Placing the ball between your legs post labour can relieve pressure on your pelvis, hips and lower back. Not only that, but it’s also a great way to slowly get back into exercising and getting that body moving again.
One step at a time though ladies! Be sure to get the ok from your health care provider and take things at your own pace. At the end of the day, you know your body best and everyone is different, so no flinging yourselves all over the place!
To peanut, or not to peanut? That is the question.
Whilst the birthing ball helps open the pelvis being sat on the ground, the peanut ball does the same job but lying down.
When giving birth, the thought of getting out of bed may sound unbearable. But now you can get the same benefits as a birthing ball, without having to move a muscle (or at least not as many!) It means you can lay in bed as comfortable as possible, whilst still allowing your pelvis to open up and encourage baby out.

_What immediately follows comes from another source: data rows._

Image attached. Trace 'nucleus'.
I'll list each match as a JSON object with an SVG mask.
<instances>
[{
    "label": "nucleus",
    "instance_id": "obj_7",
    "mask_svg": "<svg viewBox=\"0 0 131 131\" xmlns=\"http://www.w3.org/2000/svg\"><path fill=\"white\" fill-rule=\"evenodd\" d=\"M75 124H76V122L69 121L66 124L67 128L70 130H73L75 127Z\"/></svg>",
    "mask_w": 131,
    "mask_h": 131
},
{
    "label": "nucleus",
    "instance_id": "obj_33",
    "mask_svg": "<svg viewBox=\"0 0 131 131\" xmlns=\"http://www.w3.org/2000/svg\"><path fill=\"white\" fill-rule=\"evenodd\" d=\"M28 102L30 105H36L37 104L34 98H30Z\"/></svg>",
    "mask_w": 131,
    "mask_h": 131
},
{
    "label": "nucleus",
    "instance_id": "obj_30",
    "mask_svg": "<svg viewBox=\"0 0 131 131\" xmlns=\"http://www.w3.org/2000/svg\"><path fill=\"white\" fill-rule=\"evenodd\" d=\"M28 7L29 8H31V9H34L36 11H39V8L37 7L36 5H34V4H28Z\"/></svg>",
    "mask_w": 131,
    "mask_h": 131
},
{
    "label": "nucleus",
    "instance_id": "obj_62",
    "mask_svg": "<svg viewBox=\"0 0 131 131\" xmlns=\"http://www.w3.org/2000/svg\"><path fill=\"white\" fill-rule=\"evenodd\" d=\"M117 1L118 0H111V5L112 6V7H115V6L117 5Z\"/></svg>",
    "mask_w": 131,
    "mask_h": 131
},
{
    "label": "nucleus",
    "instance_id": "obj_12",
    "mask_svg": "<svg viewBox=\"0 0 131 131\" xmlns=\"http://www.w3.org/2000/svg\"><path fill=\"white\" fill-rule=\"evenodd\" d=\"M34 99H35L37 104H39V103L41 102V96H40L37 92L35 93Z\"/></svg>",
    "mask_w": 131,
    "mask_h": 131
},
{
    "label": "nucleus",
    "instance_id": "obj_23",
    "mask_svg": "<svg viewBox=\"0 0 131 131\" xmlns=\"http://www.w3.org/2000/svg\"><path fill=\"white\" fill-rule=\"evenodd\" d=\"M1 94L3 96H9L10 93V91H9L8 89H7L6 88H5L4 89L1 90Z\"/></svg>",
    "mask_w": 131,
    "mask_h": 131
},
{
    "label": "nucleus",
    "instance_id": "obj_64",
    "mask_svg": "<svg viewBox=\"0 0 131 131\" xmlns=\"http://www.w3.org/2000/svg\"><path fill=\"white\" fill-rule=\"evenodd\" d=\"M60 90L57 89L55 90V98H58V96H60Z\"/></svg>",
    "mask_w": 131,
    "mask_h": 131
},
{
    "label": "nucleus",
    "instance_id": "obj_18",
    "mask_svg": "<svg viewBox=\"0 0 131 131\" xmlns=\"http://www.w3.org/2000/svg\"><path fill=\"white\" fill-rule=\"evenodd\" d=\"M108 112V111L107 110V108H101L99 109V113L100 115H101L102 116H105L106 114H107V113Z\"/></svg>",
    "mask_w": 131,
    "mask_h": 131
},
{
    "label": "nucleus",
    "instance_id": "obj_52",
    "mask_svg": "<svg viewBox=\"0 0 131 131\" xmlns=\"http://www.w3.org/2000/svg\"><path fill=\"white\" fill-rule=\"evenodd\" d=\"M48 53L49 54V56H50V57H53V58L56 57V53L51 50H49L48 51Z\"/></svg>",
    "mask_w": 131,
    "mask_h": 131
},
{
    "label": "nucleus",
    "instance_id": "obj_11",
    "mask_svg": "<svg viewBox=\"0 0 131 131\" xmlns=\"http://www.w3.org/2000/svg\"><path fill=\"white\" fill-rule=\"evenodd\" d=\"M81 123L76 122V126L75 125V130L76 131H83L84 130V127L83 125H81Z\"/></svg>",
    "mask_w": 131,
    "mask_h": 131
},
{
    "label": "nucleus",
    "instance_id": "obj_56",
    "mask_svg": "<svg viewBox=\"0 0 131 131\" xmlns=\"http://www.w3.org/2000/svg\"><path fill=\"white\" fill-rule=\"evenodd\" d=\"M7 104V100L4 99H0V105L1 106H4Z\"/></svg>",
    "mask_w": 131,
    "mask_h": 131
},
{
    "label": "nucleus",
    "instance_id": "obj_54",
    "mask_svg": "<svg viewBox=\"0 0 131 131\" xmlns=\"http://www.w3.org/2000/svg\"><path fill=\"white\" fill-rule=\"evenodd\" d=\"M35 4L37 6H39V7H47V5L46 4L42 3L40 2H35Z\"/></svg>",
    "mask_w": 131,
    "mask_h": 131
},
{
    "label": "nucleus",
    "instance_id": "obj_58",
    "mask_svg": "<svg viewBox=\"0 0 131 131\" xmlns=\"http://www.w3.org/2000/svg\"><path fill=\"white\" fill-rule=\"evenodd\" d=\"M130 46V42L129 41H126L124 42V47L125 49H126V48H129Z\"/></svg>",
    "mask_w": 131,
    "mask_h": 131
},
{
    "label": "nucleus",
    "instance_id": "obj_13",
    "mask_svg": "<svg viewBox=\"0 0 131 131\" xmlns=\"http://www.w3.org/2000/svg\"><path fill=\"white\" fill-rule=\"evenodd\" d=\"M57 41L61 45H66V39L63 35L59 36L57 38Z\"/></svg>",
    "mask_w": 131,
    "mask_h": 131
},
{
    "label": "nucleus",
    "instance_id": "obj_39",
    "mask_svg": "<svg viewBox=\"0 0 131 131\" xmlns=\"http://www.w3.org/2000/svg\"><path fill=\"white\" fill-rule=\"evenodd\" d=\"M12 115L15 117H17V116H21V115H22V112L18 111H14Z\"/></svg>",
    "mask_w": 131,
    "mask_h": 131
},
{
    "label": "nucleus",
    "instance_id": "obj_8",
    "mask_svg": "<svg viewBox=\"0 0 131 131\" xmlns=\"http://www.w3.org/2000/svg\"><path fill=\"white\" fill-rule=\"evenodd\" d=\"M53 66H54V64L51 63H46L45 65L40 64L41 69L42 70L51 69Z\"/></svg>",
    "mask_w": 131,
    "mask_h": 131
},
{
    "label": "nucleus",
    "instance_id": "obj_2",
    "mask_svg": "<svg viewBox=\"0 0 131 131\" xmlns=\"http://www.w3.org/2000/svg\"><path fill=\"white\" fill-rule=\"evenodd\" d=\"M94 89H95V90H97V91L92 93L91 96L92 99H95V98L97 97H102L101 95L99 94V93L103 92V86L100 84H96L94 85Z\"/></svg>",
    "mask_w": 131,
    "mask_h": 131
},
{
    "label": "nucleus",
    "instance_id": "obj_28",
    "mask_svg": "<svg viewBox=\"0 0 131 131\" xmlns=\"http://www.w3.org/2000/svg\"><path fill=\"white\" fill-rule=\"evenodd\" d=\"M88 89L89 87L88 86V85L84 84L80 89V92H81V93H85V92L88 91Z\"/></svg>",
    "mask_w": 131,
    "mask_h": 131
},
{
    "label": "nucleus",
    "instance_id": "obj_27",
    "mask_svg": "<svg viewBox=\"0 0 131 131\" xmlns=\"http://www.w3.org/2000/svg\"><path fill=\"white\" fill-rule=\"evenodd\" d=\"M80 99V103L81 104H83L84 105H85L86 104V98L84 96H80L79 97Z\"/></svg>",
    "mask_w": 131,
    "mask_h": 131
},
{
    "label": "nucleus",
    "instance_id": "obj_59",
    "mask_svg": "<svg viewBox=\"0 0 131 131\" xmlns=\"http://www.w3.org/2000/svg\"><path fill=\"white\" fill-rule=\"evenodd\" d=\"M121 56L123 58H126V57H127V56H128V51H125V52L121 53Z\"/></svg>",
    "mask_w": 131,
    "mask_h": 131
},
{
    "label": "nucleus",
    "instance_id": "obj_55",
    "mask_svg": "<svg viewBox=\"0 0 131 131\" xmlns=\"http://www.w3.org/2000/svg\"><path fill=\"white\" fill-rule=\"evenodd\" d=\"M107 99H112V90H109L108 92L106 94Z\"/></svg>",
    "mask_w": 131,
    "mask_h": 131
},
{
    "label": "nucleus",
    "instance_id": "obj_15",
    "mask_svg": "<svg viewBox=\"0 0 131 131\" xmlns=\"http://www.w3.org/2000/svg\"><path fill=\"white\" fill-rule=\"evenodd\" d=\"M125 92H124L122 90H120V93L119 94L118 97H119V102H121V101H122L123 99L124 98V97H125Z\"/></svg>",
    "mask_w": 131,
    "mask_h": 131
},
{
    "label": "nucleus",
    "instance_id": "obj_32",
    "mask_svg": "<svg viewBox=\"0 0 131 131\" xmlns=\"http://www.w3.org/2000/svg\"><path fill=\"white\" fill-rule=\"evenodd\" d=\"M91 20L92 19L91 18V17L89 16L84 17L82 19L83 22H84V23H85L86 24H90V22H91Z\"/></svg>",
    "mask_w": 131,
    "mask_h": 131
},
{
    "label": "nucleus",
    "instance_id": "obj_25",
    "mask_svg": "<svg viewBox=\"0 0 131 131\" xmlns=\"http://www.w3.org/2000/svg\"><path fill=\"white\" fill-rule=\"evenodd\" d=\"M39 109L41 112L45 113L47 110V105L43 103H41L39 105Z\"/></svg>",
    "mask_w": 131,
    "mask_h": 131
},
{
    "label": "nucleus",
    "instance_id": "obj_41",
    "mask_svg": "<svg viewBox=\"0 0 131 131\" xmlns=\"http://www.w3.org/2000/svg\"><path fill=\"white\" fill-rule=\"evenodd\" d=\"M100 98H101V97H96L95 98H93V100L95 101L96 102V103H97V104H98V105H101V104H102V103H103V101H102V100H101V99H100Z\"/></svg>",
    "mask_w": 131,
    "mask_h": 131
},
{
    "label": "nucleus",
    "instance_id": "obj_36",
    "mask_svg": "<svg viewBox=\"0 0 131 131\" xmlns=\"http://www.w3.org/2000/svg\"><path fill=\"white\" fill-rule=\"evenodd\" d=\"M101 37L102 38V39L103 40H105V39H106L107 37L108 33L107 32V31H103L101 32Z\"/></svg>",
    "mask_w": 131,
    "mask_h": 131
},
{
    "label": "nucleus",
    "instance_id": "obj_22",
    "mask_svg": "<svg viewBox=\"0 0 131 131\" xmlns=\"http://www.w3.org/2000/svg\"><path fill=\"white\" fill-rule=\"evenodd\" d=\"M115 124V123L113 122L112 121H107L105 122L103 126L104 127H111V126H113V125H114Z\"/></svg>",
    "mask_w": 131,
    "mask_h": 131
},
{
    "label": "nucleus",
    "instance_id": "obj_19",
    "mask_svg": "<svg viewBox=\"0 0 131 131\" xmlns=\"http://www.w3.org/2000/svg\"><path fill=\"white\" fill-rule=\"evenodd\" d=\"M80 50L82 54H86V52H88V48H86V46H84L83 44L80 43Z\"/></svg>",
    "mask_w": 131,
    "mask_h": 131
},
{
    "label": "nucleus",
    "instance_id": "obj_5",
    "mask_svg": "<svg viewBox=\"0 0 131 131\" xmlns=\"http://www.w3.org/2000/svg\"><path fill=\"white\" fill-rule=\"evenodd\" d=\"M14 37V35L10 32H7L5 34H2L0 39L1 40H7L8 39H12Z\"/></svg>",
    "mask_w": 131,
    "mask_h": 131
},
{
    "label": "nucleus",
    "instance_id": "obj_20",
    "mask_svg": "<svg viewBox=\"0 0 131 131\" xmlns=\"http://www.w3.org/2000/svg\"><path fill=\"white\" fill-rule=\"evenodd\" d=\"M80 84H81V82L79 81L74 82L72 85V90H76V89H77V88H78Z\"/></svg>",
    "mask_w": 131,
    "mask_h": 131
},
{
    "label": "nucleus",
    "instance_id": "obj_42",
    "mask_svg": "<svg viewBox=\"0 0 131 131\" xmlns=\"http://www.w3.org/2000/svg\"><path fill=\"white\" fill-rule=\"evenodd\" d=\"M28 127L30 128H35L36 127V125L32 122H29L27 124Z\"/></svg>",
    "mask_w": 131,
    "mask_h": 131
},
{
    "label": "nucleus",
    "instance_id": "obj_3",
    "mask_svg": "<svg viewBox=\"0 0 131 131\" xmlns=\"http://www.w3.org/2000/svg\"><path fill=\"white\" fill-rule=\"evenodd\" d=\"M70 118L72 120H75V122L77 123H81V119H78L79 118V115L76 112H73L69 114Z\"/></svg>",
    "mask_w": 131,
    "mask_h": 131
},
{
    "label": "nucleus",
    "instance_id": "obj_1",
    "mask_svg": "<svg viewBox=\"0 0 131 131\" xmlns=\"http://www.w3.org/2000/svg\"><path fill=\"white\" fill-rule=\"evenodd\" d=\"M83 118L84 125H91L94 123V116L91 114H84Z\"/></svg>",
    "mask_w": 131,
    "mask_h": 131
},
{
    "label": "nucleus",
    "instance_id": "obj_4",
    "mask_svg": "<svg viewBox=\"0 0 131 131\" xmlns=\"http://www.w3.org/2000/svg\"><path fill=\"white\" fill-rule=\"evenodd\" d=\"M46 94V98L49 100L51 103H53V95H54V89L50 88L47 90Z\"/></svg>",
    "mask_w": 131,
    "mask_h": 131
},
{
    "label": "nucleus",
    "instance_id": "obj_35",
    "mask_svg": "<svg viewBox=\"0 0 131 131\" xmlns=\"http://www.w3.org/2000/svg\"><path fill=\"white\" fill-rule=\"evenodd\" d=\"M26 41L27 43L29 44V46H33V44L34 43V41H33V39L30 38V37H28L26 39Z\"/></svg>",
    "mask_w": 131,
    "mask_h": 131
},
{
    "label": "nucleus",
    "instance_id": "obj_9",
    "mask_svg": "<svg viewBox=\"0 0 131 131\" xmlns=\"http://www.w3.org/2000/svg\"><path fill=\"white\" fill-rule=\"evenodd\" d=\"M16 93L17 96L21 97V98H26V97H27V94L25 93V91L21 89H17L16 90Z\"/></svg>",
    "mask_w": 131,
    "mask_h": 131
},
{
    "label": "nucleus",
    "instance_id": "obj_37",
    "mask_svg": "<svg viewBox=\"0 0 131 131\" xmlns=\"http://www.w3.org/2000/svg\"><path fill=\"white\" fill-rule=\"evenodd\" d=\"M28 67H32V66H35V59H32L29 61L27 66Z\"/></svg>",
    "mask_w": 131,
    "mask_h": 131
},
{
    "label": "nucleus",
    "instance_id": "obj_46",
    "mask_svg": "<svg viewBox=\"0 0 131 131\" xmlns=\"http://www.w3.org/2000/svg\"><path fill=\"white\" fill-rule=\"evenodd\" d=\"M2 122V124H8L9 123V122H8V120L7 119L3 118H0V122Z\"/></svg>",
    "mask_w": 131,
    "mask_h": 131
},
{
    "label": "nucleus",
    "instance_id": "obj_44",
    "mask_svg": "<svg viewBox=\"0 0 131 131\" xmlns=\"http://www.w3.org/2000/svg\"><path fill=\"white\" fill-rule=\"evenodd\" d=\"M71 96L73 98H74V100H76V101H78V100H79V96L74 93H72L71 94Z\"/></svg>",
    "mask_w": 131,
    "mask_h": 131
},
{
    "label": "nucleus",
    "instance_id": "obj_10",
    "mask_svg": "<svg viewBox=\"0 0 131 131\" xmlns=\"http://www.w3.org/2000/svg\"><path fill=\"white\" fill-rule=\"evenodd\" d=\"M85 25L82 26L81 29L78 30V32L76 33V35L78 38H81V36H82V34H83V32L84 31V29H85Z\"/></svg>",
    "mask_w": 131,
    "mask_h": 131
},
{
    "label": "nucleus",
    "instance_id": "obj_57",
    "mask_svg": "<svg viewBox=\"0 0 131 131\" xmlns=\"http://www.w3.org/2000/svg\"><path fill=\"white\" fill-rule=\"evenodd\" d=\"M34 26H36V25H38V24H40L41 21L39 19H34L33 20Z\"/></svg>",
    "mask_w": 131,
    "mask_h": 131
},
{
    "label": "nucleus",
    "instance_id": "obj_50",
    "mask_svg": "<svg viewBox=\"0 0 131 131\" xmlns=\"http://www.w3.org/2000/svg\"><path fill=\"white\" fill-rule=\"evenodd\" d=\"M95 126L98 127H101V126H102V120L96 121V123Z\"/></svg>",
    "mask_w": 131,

Research shows that a peanut ball can on average, shorten the first stage of labour by 90 minutes and the second stage by 23 minutes! You do the maths. That’s meeting your little one nearly 2 hours earlier!
Another study was conducted to see whether the use of a peanut ball decreased the length of labour and increased the rate of a vaginal birth. Women who used the ball had shorter first stage labour by 29 minutes and second stage by 11 minutes. This was associated with a significantly lower incidence of caesarean surgery.
Not only this, but peanut balls can also ensure you reserve some energy for the pushing stage. Giving birth is exhausting, and sometimes the early stages can really take it out of you. But with our peanut ball, we can help try to make this as smooth and comfortable as possible.
So, what have you got to lose? A peanut ball may just be the answer to a shorter, easier labour.